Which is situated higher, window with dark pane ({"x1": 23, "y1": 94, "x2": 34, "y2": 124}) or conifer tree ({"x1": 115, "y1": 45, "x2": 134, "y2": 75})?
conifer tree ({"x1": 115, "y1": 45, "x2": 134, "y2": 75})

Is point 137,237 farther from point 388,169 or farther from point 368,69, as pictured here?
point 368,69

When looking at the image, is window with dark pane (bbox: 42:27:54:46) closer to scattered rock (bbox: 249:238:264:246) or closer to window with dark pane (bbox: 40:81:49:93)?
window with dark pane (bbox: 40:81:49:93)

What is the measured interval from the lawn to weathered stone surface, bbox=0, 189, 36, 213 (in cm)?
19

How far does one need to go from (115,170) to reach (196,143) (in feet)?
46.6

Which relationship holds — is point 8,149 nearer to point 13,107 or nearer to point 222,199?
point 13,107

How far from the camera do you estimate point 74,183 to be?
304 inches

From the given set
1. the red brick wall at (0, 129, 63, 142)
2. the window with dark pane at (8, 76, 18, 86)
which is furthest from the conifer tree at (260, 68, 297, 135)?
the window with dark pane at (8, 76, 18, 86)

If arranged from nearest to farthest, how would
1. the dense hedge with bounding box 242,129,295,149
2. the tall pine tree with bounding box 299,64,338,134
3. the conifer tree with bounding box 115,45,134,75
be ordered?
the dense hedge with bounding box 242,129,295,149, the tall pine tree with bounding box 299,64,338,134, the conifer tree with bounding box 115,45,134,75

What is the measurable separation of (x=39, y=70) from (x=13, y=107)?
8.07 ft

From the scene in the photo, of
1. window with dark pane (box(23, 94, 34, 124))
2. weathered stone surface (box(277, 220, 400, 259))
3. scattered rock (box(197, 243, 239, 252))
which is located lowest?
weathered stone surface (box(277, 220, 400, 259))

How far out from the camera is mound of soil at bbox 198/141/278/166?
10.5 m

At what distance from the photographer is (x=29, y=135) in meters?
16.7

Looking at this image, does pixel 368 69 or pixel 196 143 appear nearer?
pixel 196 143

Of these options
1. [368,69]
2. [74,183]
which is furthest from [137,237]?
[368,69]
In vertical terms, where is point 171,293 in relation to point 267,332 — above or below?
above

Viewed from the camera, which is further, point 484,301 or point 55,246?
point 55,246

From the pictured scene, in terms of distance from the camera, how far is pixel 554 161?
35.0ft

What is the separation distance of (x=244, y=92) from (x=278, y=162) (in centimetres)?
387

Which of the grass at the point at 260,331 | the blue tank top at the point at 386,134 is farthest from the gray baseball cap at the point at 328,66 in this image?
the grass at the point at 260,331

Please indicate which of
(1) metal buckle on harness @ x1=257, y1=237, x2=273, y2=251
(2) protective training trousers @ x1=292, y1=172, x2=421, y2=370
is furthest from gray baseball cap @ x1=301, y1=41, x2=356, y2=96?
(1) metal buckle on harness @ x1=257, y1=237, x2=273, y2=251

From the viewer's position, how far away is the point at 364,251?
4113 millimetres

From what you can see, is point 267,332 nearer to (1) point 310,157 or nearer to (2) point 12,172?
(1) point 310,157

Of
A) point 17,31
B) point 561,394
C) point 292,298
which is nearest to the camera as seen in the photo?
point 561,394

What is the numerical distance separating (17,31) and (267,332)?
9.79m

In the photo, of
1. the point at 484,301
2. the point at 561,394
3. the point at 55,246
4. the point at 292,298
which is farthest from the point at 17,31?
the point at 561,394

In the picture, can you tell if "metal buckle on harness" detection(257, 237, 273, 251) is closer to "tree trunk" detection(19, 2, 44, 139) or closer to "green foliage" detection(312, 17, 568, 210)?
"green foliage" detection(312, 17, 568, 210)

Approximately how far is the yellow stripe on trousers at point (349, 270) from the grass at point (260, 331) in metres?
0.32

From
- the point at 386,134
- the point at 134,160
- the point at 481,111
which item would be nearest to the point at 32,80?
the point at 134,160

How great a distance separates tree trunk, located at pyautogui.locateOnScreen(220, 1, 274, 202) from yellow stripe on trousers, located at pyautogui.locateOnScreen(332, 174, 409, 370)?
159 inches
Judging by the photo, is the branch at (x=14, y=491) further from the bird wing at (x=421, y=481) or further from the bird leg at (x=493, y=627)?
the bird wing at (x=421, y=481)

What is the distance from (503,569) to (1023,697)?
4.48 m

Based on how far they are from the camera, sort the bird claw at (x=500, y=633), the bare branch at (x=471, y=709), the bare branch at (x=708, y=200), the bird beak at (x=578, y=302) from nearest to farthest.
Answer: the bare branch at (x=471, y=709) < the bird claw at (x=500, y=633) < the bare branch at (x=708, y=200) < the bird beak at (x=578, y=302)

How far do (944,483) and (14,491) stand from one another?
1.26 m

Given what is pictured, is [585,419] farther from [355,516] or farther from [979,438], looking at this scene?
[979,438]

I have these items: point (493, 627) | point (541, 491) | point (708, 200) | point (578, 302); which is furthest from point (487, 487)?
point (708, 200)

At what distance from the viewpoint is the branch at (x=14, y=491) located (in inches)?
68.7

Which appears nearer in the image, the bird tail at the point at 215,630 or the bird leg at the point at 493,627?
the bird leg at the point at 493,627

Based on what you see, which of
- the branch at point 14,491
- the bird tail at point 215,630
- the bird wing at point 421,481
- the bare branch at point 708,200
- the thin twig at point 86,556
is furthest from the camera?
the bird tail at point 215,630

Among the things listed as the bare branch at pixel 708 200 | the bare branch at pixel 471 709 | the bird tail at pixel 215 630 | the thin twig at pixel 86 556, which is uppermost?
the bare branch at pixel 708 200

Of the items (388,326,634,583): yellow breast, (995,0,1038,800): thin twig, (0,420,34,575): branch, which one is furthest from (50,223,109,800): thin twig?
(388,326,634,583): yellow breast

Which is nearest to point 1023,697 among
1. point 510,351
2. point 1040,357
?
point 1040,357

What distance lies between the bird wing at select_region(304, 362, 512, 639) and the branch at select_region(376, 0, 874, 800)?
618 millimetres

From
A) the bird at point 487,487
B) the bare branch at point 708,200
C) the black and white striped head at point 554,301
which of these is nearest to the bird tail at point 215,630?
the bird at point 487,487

§

### TASK PROMPT
Quote the line that contains "Which appears nearer" and each line after it through the end of the data, exactly, leaving out everything else.

### EXERCISE RESPONSE
Which appears nearer in the image, the bird tail at the point at 215,630 or the bird leg at the point at 493,627?
the bird leg at the point at 493,627

Based on what you see, which of
- the branch at point 14,491
- the bird tail at point 215,630
- the bird wing at point 421,481
- the bare branch at point 708,200
- the thin twig at point 86,556
is furthest from the camera?
the bird tail at point 215,630

Among the things listed as the bare branch at pixel 708 200 | the bare branch at pixel 471 709 | the bird tail at pixel 215 630 | the thin twig at pixel 86 556, which is uppermost?
the bare branch at pixel 708 200

Of the items (388,326,634,583): yellow breast, (995,0,1038,800): thin twig, (0,420,34,575): branch, which one is furthest from (50,223,109,800): thin twig?
(388,326,634,583): yellow breast

Which is nearest to point 1023,697 among
1. point 510,351
2. point 1040,357
?
point 1040,357

What distance lies between the bird wing at select_region(304, 362, 512, 639) and the branch at select_region(376, 0, 874, 800)?
618 millimetres

From
A) the bird at point 487,487
B) the bare branch at point 708,200
C) the black and white striped head at point 554,301
which of these is nearest to the bird tail at point 215,630?
the bird at point 487,487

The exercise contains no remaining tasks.